**Activity:**
Transcribe the records that follow, keeping every word as it stands.

(Saved entries)
====
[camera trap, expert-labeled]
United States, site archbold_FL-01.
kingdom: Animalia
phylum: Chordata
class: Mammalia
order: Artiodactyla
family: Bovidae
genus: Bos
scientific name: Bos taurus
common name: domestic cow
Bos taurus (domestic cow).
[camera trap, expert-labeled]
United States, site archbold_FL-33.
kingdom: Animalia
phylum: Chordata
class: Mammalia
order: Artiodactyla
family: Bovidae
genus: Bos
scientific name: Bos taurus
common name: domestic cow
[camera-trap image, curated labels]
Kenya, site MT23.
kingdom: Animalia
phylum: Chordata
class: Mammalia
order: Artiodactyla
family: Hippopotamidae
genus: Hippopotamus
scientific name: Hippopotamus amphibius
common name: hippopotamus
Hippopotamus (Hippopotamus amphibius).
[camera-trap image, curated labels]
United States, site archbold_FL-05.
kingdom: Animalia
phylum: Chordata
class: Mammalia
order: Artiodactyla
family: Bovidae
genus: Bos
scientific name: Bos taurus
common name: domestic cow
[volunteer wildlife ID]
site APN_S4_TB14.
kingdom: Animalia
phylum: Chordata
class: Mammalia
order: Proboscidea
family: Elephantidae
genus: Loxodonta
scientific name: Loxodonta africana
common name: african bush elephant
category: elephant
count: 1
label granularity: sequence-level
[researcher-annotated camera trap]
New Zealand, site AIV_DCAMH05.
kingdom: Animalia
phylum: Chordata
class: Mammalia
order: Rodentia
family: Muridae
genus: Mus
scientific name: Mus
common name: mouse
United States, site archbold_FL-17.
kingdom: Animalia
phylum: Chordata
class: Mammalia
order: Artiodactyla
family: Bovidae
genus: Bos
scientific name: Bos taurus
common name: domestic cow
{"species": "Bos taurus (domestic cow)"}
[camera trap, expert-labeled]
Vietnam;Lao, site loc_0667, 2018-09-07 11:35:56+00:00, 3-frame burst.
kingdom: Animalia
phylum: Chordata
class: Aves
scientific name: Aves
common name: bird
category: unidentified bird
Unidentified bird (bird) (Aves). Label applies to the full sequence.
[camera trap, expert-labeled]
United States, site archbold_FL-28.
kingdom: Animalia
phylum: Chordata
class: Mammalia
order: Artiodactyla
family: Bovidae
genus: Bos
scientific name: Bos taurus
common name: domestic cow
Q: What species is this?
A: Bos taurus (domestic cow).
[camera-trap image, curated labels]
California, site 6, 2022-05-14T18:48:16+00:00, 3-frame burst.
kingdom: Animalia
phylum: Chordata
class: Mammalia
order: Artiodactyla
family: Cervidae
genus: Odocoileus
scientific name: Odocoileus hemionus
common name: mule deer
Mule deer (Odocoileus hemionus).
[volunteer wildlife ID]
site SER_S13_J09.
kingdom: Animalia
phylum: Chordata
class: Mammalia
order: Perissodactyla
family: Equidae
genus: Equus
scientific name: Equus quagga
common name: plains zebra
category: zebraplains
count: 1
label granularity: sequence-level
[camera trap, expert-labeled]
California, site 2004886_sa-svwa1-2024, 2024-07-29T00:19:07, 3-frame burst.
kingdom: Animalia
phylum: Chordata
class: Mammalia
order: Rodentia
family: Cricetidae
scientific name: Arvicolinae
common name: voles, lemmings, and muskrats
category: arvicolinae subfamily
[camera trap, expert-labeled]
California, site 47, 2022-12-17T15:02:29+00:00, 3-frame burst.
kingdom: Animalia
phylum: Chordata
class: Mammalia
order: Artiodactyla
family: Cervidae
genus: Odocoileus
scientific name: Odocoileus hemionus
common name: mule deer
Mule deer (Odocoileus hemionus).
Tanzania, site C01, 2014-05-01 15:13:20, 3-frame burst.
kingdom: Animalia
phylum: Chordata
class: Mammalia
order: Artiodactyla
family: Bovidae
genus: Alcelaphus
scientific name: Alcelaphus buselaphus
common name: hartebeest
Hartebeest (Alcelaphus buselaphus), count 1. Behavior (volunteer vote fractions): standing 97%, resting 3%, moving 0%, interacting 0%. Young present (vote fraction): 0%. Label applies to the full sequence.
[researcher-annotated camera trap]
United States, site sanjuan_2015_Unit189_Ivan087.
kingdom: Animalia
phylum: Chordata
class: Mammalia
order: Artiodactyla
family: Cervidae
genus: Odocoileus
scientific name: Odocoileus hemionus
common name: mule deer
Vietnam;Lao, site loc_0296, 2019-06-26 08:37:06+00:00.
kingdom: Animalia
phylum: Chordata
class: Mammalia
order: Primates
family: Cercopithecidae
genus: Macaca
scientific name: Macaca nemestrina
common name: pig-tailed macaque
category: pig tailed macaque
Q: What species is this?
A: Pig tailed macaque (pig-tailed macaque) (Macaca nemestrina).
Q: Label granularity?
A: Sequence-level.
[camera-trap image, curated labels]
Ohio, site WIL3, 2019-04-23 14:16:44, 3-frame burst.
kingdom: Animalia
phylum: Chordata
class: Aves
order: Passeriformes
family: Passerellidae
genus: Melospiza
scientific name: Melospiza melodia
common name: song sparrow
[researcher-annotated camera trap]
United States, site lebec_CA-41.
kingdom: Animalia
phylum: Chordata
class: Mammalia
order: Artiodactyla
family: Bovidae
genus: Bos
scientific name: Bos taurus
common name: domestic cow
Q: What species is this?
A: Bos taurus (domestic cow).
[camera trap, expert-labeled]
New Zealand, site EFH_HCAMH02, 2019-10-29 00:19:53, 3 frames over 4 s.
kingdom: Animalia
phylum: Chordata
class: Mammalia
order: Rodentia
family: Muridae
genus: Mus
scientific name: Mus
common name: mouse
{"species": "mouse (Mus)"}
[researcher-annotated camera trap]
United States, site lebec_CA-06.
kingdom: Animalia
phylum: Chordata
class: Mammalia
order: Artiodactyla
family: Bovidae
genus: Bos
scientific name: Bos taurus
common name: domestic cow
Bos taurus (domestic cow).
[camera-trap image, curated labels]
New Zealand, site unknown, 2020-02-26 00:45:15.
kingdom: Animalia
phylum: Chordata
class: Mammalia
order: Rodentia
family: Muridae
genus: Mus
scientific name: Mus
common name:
====
**Solution to the problem:**
[camera trap, expert-labeled]
United States, site archbold_FL-01.
kingdom: Animalia
phylum: Chordata
class: Mammalia
order: Artiodactyla
family: Bovidae
genus: Bos
scientific name: Bos taurus
common name: domestic cow
Bos taurus (domestic cow).
[camera trap, expert-labeled]
United States, site archbold_FL-33.
kingdom: Animalia
phylum: Chordata
class: Mammalia
order: Artiodactyla
family: Bovidae
genus: Bos
scientific name: Bos taurus
common name: domestic cow
[camera-trap image, curated labels]
Kenya, site MT23.
kingdom: Animalia
phylum: Chordata
class: Mammalia
order: Artiodactyla
family: Hippopotamidae
genus: Hippopotamus
scientific name: Hippopotamus amphibius
common name: hippopotamus
Hippopotamus (Hippopotamus amphibius).
[camera-trap image, curated labels]
United States, site archbold_FL-05.
kingdom: Animalia
phylum: Chordata
class: Mammalia
order: Artiodactyla
family: Bovidae
genus: Bos
scientific name: Bos taurus
common name: domestic cow
[volunteer wildlife ID]
site APN_S4_TB14.
kingdom: Animalia
phylum: Chordata
class: Mammalia
order: Proboscidea
family: Elephantidae
genus: Loxodonta
scientific name: Loxodonta africana
common name: african bush elephant
category: elephant
count: 1
label granularity: sequence-level
[researcher-annotated camera trap]
New Zealand, site AIV_DCAMH05.
kingdom: Animalia
phylum: Chordata
class: Mammalia
order: Rodentia
family: Muridae
genus: Mus
scientific name: Mus
common name: mouse
United States, site archbold_FL-17.
kingdom: Animalia
phylum: Chordata
class: Mammalia
order: Artiodactyla
family: Bovidae
genus: Bos
scientific name: Bos taurus
common name: domestic cow
{"species": "Bos taurus (domestic cow)"}
[camera trap, expert-labeled]
Vietnam;Lao, site loc_0667, 2018-09-07 11:35:56+00:00, 3-frame burst.
kingdom: Animalia
phylum: Chordata
class: Aves
scientific name: Aves
common name: bird
category: unidentified bird
Unidentified bird (bird) (Aves). Label applies to the full sequence.
[camera trap, expert-labeled]
United States, site archbold_FL-28.
kingdom: Animalia
phylum: Chordata
class: Mammalia
order: Artiodactyla
family: Bovidae
genus: Bos
scientific name: Bos taurus
common name: domestic cow
Q: What species is this?
A: Bos taurus (domestic cow).
[camera-trap image, curated labels]
California, site 6, 2022-05-14T18:48:16+00:00, 3-frame burst.
kingdom: Animalia
phylum: Chordata
class: Mammalia
order: Artiodactyla
family: Cervidae
genus: Odocoileus
scientific name: Odocoileus hemionus
common name: mule deer
Mule deer (Odocoileus hemionus).
[volunteer wildlife ID]
site SER_S13_J09.
kingdom: Animalia
phylum: Chordata
class: Mammalia
order: Perissodactyla
family: Equidae
genus: Equus
scientific name: Equus quagga
common name: plains zebra
category: zebraplains
count: 1
label granularity: sequence-level
[camera trap, expert-labeled]
California, site 2004886_sa-svwa1-2024, 2024-07-29T00:19:07, 3-frame burst.
kingdom: Animalia
phylum: Chordata
class: Mammalia
order: Rodentia
family: Cricetidae
scientific name: Arvicolinae
common name: voles, lemmings, and muskrats
category: arvicolinae subfamily
[camera trap, expert-labeled]
California, site 47, 2022-12-17T15:02:29+00:00, 3-frame burst.
kingdom: Animalia
phylum: Chordata
class: Mammalia
order: Artiodactyla
family: Cervidae
genus: Odocoileus
scientific name: Odocoileus hemionus
common name: mule deer
Mule deer (Odocoileus hemionus).
Tanzania, site C01, 2014-05-01 15:13:20, 3-frame burst.
kingdom: Animalia
phylum: Chordata
class: Mammalia
order: Artiodactyla
family: Bovidae
genus: Alcelaphus
scientific name: Alcelaphus buselaphus
common name: hartebeest
Hartebeest (Alcelaphus buselaphus), count 1. Behavior (volunteer vote fractions): standing 97%, resting 3%, moving 0%, interacting 0%. Young present (vote fraction): 0%. Label applies to the full sequence.
[researcher-annotated camera trap]
United States, site sanjuan_2015_Unit189_Ivan087.
kingdom: Animalia
phylum: Chordata
class: Mammalia
order: Artiodactyla
family: Cervidae
genus: Odocoileus
scientific name: Odocoileus hemionus
common name: mule deer
Vietnam;Lao, site loc_0296, 2019-06-26 08:37:06+00:00.
kingdom: Animalia
phylum: Chordata
class: Mammalia
order: Primates
family: Cercopithecidae
genus: Macaca
scientific name: Macaca nemestrina
common name: pig-tailed macaque
category: pig tailed macaque
Q: What species is this?
A: Pig tailed macaque (pig-tailed macaque) (Macaca nemestrina).
Q: Label granularity?
A: Sequence-level.
[camera-trap image, curated labels]
Ohio, site WIL3, 2019-04-23 14:16:44, 3-frame burst.
kingdom: Animalia
phylum: Chordata
class: Aves
order: Passeriformes
family: Passerellidae
genus: Melospiza
scientific name: Melospiza melodia
common name: song sparrow
[researcher-annotated camera trap]
United States, site lebec_CA-41.
kingdom: Animalia
phylum: Chordata
class: Mammalia
order: Artiodactyla
family: Bovidae
genus: Bos
scientific name: Bos taurus
common name: domestic cow
Q: What species is this?
A: Bos taurus (domestic cow).
[camera trap, expert-labeled]
New Zealand, site EFH_HCAMH02, 2019-10-29 00:19:53, 3 frames over 4 s.
kingdom: Animalia
phylum: Chordata
class: Mammalia
order: Rodentia
family: Muridae
genus: Mus
scientific name: Mus
common name: mouse
{"species": "mouse (Mus)"}
[researcher-annotated camera trap]
United States, site lebec_CA-06.
kingdom: Animalia
phylum: Chordata
class: Mammalia
order: Artiodactyla
family: Bovidae
genus: Bos
scientific name: Bos taurus
common name: domestic cow
Bos taurus (domestic cow).
[camera-trap image, curated labels]
New Zealand, site unknown, 2020-02-26 00:45:15.
kingdom: Animalia
phylum: Chordata
class: Mammalia
order: Rodentia
family: Muridae
genus: Mus
scientific name: Mus
common name:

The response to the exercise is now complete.